My advice to moms-to-be is to try to familiarise yourself with the baby groups in your community while you are still pregnant. Make sure to enrol your baby timeously as these groups are usually very popular and class numbers are limited to ensure individual attention.
There are many early developmental stimulation programmes available that offer weekly group sessions where you not only meet up with likeminded mommies, but also spend valuable quality time bonding with this new little person in your life. Some of these other moms will only remain acquaintances, but others can become good friends, offering you support through this exciting journey of being a parent.
Maintaining healthy friendships with those without children
One reason why friendships fade, especially with those who do not have children, is that they cannot relate to the lifestyle change and the demands placed on new parents.

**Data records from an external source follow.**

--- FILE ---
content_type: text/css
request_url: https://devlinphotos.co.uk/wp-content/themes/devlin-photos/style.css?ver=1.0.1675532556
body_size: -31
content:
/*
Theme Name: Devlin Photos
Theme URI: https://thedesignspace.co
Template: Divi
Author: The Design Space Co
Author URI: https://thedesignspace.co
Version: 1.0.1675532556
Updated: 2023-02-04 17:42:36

It is a big adjustment once your best friend becomes a mommy and cannot meet you for your regular coffee date or night out once a week. A new mother is so preoccupied with taking care of her baby that she does not have time for her friends. The truth is, in those first few months new mothers rarely have time for themselves. If she does have an hour to spare, dressing up and meeting with friends is usually not high on the agenda.
However, moms, it is still very important to nurture these friendships to maintain equilibrium in your life. Spending time talking about the latest nail colour trends or hearing about your friends’ travel plans or exciting weekly cooking course might seem very unimportant during those early months after your baby is born. Yet, it also helps you to keep your balance, take a breather from your new parent role, keep your brain from only processing baby-related information, and reminds you that you have other interests that are important to your psychological well-being.
Actively nurturing friendships
Be careful not to bore your friend with an overload of details about your baby. You do not need to avoid the topic of baby completely, but just do not let baby talk monopolise the conversation. Talking about child-rearing trivia all the time and sharing every little detail about your baby’s latest milestone might bore your friend. Bad feelings can arise if the friendship feels unequal – when one party is making all the effort. So aim to make notes of the important things happening in your friend’s life and put a reminder on your phone to contact her a few days later to inquire about it (if you are sleep deprived it is difficult to remember everything not related to breastfeeding, nappies and tummy-time).
Be sensitive to those childless friends that want to have children, but struggle to fall pregnant or are going through fertility treatment. Too often you will make them feel sad and they will make you feel guilty and this can be a major threat to a friendship.
Communication is of vital importance in these relationships and treating your childless friend with respect will go a long way in keeping the friendship alive. Avoid pointing out how they are missing out on the greatest experience a woman can ever have or assuming that your friend has no idea about children. Most importantly, offer her some space away from your baby if that is what she needs and let someone look after your little one while the two of you go out for a coffee.
Sadly, some friendships may not survive the arrival of your baby. And those that do survive will probably change. But the good friendships will always be there, no matter what, and the chances are you will ultimately make more friends, thanks to your child’s influence in your life.